おっぱいバレー,こんなタイトルですが何箇所か泣きどころがございます。
それはCMで言われている場面では全然なく。

ということでまたしてもネタばれしつつ。
美香子先生が職業として教師を選んだ理由は,自らの中学時代のある体験にあります。
少女美香子が「まったくもって何の変哲もない普通の子ども」という自分の立場に飽き飽きしていた時,断りきれずにたまたまやってしまった万引きが学校に見つかって補導されてしまったのがことの発端。
1週間の謹慎と反省文書きを言い渡された美香子は,担当していた国語の先生に,忘れものの本(実は名作と呼ばれるさまざまな文学作品)を渡されて,その感想文を書くよう言われます。
その時間中,先生は何も言わず,自分も本を読んで過ごしています。
先生の意図が分からず,どうせ忘れものなんだし,と,本の片隅にいたずら書きやパラパラ漫画を書いて,小さく反抗する美香子。
しかしその時に書いた高村光太郎の「道程」の感想文が,感想文コンクールに入賞し,掲示されます。
「何でもない自分にもできることがあったんだ」
と嬉しくなって掲示場所に何度も通っていると,当の国語の先生もその場所に来ていて,
「君は国語の教師になったらいい」
というようなことをいうわけです。

実際に美香子が教師になる頃には,先生は故人になっていましたが,バレー部の指導をめぐって落ち込んでいた時,たまたま立ち寄ったその先生の自宅で,美香子はある発見をします。

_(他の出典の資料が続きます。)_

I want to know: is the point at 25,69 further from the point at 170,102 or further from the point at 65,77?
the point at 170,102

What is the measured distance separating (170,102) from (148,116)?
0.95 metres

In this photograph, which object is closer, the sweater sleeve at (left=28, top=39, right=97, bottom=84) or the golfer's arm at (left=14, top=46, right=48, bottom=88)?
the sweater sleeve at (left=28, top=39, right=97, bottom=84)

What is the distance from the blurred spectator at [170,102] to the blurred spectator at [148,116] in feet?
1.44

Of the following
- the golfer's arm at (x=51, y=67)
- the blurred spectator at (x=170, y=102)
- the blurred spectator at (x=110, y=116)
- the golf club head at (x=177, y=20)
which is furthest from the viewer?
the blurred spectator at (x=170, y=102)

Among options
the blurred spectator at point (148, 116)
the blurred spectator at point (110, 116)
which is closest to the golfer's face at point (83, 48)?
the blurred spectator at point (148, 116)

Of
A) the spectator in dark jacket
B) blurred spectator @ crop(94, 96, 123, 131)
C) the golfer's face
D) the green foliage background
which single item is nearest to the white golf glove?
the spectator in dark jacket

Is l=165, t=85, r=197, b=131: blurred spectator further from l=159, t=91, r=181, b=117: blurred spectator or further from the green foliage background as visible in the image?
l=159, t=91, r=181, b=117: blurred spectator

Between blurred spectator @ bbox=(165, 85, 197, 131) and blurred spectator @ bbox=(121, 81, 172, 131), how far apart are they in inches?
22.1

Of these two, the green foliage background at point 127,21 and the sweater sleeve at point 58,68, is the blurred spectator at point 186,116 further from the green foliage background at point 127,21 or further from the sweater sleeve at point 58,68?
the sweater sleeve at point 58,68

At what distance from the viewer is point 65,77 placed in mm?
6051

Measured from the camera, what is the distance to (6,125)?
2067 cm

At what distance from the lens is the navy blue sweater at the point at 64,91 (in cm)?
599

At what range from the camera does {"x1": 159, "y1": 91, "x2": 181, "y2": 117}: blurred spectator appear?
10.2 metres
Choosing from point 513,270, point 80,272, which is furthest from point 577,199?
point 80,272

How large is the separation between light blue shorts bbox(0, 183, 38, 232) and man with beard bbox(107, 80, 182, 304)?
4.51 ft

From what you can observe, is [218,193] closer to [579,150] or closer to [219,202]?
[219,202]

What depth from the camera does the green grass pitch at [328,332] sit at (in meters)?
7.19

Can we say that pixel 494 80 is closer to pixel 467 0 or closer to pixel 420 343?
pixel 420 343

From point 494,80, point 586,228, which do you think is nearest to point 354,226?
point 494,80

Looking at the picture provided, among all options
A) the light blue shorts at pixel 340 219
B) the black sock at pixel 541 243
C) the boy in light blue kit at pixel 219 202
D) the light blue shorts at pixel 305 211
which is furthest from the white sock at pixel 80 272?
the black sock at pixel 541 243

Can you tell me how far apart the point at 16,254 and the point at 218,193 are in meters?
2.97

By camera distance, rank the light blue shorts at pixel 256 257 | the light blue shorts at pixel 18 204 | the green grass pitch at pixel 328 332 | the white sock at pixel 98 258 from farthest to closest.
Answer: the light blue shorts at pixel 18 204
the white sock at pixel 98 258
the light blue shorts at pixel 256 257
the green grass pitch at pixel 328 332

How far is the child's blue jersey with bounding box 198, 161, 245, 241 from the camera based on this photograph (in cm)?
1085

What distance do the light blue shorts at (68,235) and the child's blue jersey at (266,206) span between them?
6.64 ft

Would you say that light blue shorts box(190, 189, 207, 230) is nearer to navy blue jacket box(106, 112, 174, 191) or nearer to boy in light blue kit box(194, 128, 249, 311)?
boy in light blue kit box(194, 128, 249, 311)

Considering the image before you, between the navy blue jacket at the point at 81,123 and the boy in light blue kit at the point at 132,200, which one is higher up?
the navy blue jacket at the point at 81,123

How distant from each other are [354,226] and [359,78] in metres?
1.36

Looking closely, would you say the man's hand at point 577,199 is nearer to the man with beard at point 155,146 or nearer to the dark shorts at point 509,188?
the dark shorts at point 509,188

忘れものだとばかり思っていた名作の数々は,実は先生の蔵書だったのです。
そして何気ないようにふるまっていた先生が,そのうらで熟慮を重ねてそのような指導をしていたことを知ります。

何というか,ジーンときますな。おいらここで目から汁出ますた。
教師魂の伝承とでもいうべきか。これこそ教育の面白さだよなあと。

先生と美香子のエピソードは,他者から見たらとても個人的な,些細なやり取りかも知れませんが,
教育って結局個人的なものなんじゃないかと思うのですよ。
特に受け手にとっては。

生きていく,ということは,常に他者の中に自分の形を見つけることに等しいと思います(自分探しなんて薄っぺらいものではなく,ね)。
そして,自分の形を見つけるということは,世界と出会うということです。
こんなに個人的で普遍的なことって,そんなにないでしょう?
本来,教育というのは,子どもが世界と出会うための,もっとも良質な手段なんじゃないでしょうか。

自分の長所・短所,一生懸命頑張ったあとの達成感,頑張ってもかなわないことのほろ苦さなどなど,子どもにとって,多くは間接的に,でもポジティヴなメッセージを多く含んだ体験になり得る出来事が,教育の中にはごろごろ転がっている。
それをどう生かすか,あるいは殺すかは教師の腕と親御さんの理解にかかっていると思うのですが,どうでしょうか。

すんげー乱暴に言うとですね,手段はどうでもいいのですよ。
子どもが傷つきすぎなければね。

作中では,そのことに気がついた美香子先生は
「おっぱいを見せるか見せないか」
というちまちました悩みから脱却して,試合で負けかけて半べそかいてる少年たちに,
「私のおっぱいを見るために頑張りなさい!」
と力強く発破をかけられる立派な先生になるのですが。

おそらくは,彼女も,彼女にとっての例の先生のように,まごうことなき「先生」として少年たちの中に残るんだと思います。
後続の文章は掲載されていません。